The question then becomes why Dr. Carson and others are so fixated by a solution which they admit would have only allowed European Jews to symbolically resist. The reason lies in the fact that the Republican party is clambering for historical examples to show positive aspects of lax gun regulations in developed countries. Few exist in a world where countries with the highest rates of gun ownership also have the highest number of deaths by gun. The United States has had 10,734 fatalities resulting from gun violence this year. We have nearly 30 times the number of per capita gun murders as the United Kingdom, which has far stricter gun laws, according to the BBC. 

Perhaps another reason for such backward thinking on the part of Carson and his ideological contemporaries is that the real solution to saving Jews during the Holocaust is inconsistent with another aspect of their political ideology.

In 1938, thirty-two countries met in Evian, France to discuss a solution for saving European Jewry. The discussion did not center around arming Jews under Germany’s control.

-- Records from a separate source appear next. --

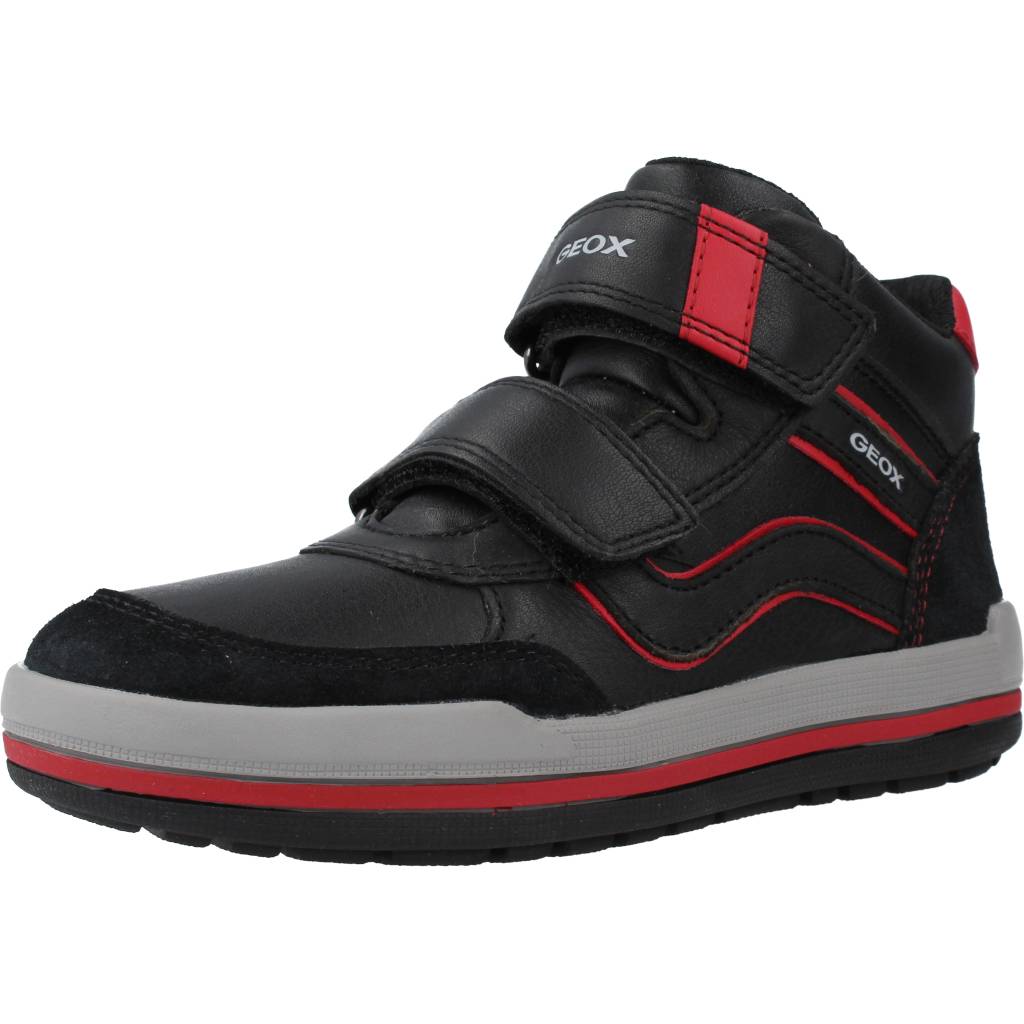 GEOX J CHARZ BOY A en color NEGRO  (1)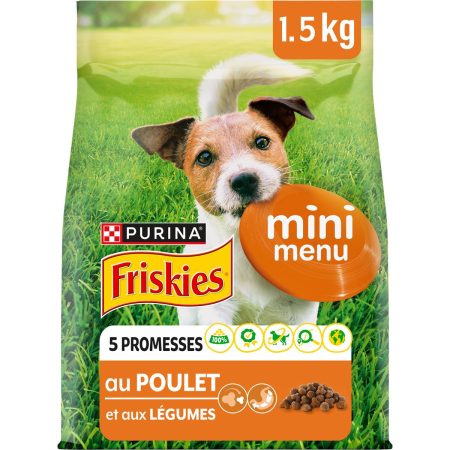 Friskies MINI ADULT CHICKEN, 1.5kg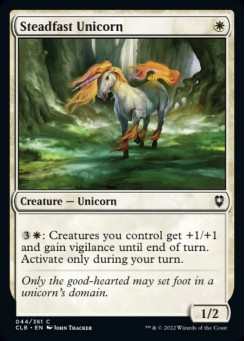 Steadfast Unicorn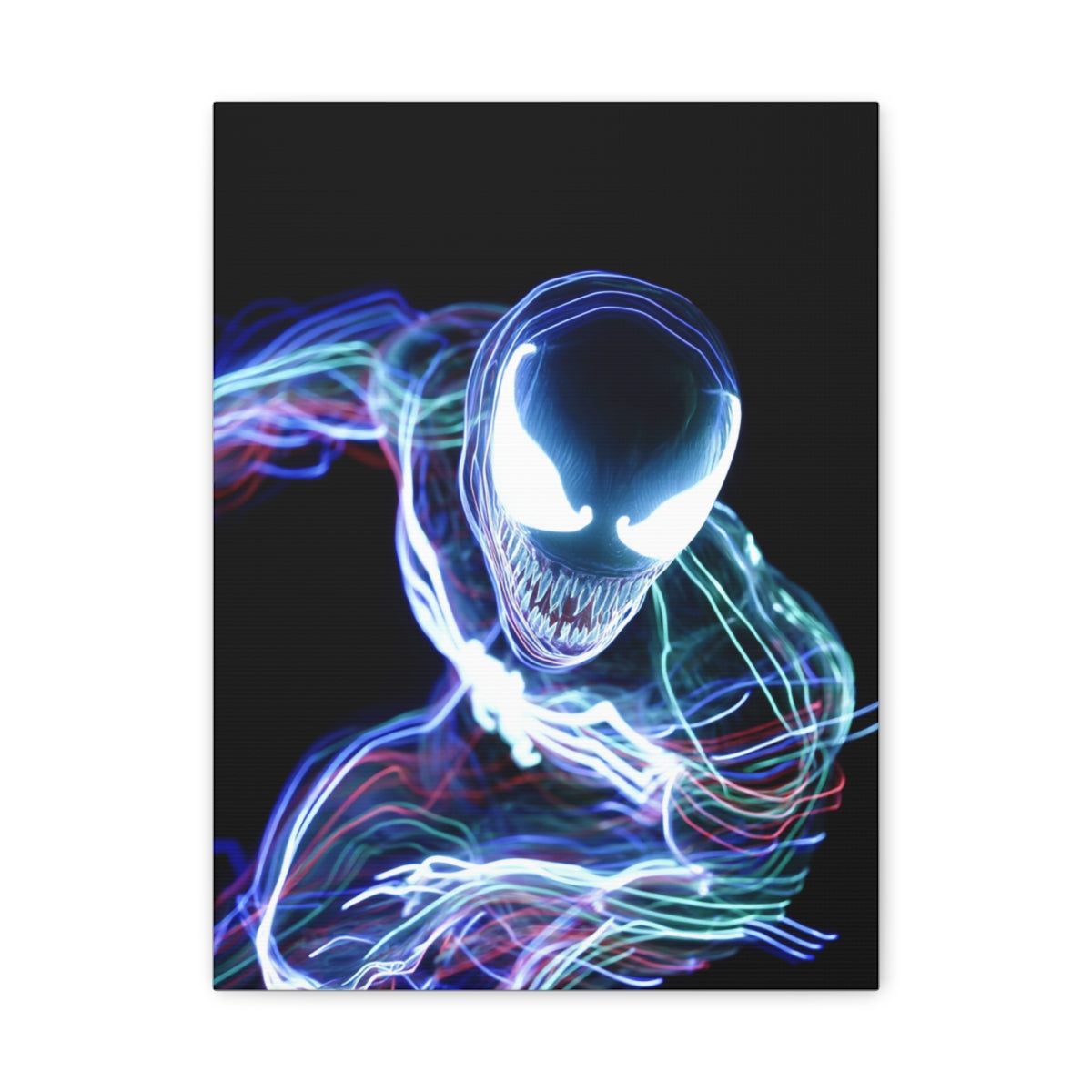 Hero-Verse Canvas Art - Bold Comic-Inspired Wall Print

It dealt with the only logical solution for how to save them: immigration. 

In response to the conference, the German government stated that it would allow for Jews to be transported to other countries if they agreed to take them in, according to Ronnie Landau, author of “The Nazi Holocaust.” However, that never happened. 

Most countries that attended the conference, including the United States and Great Britain, refused to take in more refugees. The Wagner-Rogers Bill of 1939 would have admitted 20,000 Jewish refugee children into the United States, but Congressmen were dissuaded from supporting the legislation by anti-immigration groups who claimed that an influx of refugees who required government services would serve to deprive American children of aid. 

 According to the United States Holocaust Memorial Museum, our country’s reluctance to take in Jewish refugees was inspired by longstanding xenophobia in the early 20th century. Anti-immigrant sentiments were often manifested in newspaper and magazine cartoons which perpetuated stereotypes. Already-existing immigration quotas established in 1924 targeted immigrants of certain ethnicities.

Ironically, the same sentiments still thrive among American conservatives, and have manifested themselves in especially ugly forms during the current election season. While Carson says he supports establishing a guest-worker program as an alternative to deporting illegal immigrants, he has joined his contemporary Donald Trump in expressing the need to deter illegal immigration through increased border security. 

There are many lessons that policymakers should glean from the Holocaust, but how to construct gun policy certainly is not one of them. Carson’s comments insult the memories of those who perished in the Holocaust whose fates are being used to push irrelevant political agendas. If Carson truly wants the lessons of the Holocaust to influence his ideology, he will make a point of pushing back against the xenophobia of his party and preach acceptance of those who come from different backgrounds.